When I first told friends and family that I was moving to New Haven to do a year of service, more often than not I was faced with a quizzical expression and a series of questions. “New Haven? Isn’t that where Yale is? That’s not the type of place I imagine a lot of service work needs to be done.” Just like Durham, NC, (home of Duke University) New Haven is a city where the prestigious school at its center takes the focus away from the grittiness and condition of its actual residents. Saint Hilda’s House is lucky enough to be nestled at the heart of downtown, right across the street from an Apple store and the Yale bookshop (which happens to double as a Barnes and Noble bookseller, complete with Starbucks café). With all that said, if I or any of my housemates were to walk several blocks in any direction, we would be in neighborhoods and communities that would be called “sketchy” or perceived as dangerous places to find ourselves. These neighborhoods, however, happen to be the places where we work, serving with a population that is sometimes seen as second class or undeserving of the city’s attention. These are the places where, more often than not, I find it far more comfortable to be myself than on the quads or inside the buildings of Yale.

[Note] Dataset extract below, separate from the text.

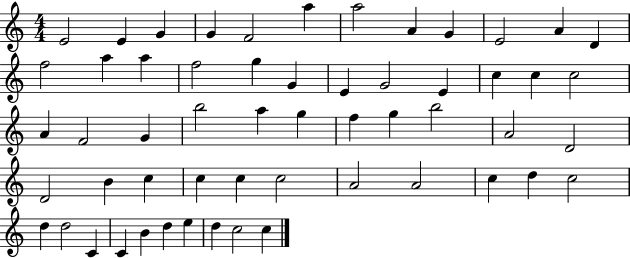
E4/h E4/q G4/q G4/q F4/h A5/q A5/h A4/q G4/q E4/h A4/q D4/q F5/h A5/q A5/q F5/h G5/q G4/q E4/q G4/h E4/q C5/q C5/q C5/h A4/q F4/h G4/q B5/h A5/q G5/q F5/q G5/q B5/h A4/h D4/h D4/h B4/q C5/q C5/q C5/q C5/h A4/h A4/h C5/q D5/q C5/h D5/q D5/h C4/q C4/q B4/q D5/q E5/q D5/q C5/h C5/q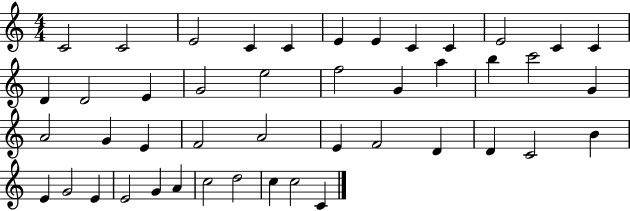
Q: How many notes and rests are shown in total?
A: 45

This is not least because of the inequality revealed by taking that walk down several blocks. Connecticut is the richest state in the country when ranked by per capita income: I therefore find it incredibly disturbing that 1 out of 5 children in the state are hungry, that 80% of the children in New Haven are on free or reduced lunch programs, and that countless household have to choose between food, and paying their monthly utility bills. This is why organizations like Loaves and Fishes, and the Community Soup Kitchen, operated out of Christ Church’s parish hall, are so significant to the people of New Haven. Despite the fact that organizations like these are still fitted with the title of “emergency” pantries or kitchens, there are residents who show up daily for what might be their only meal, or for whom a bag every Saturday morning amounts to their weekly grocery shopping. It seems to me that there is a constant state of emergency for many in New Haven without access to food and nourishment.

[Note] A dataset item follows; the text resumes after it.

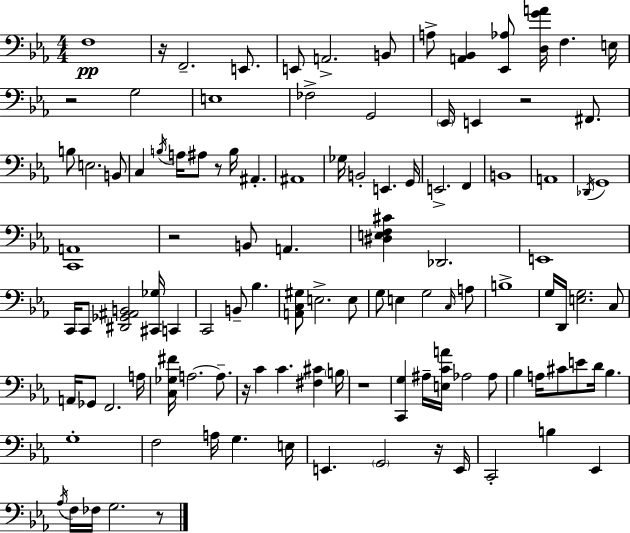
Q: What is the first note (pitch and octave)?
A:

“Lord, when did we see you hungry and feed you, or thirsty and give you drink?” This question that Jesus uses in Mark’s Gospel has been weighing on me quite heavily so far this year. The past three Saturdays, the first which I have spent my mornings working at the food pantry, have had their ups and downs. Opening the doors and greeting people as they come in has been particularly rewarding, however. I have had a chance to talk with the people we’re serving, to ask them how they are. More likely than not, I've been blessed with a positive reaction to my presence, and though it is sometimes not, this is ok too, because I have no idea where the people I work with are coming from or what they’re going back to after they exit back through our doors.

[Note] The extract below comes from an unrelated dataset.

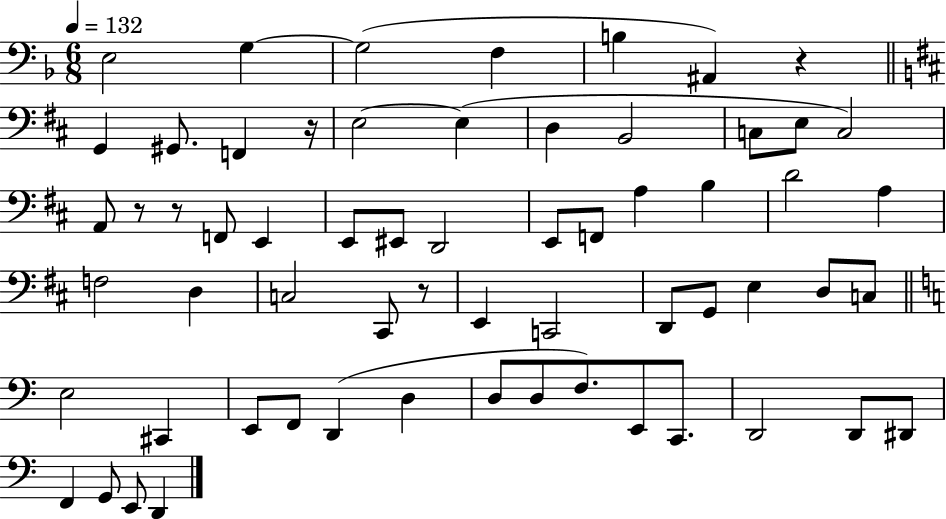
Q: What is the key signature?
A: F major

It is not my job to fix all of New Haven’s problems. It is my job to make sure that anyone who shows up at 57 Olive Street from 9-10:30 on a Saturday morning will get a bag of food, have a safe environment to do so, get a smile at the door, and know that they are welcome. For as Jesus tells us in the answer to his question, “Truly, I say to you, as you did it to one of the least of these my brothers, you did it to me.”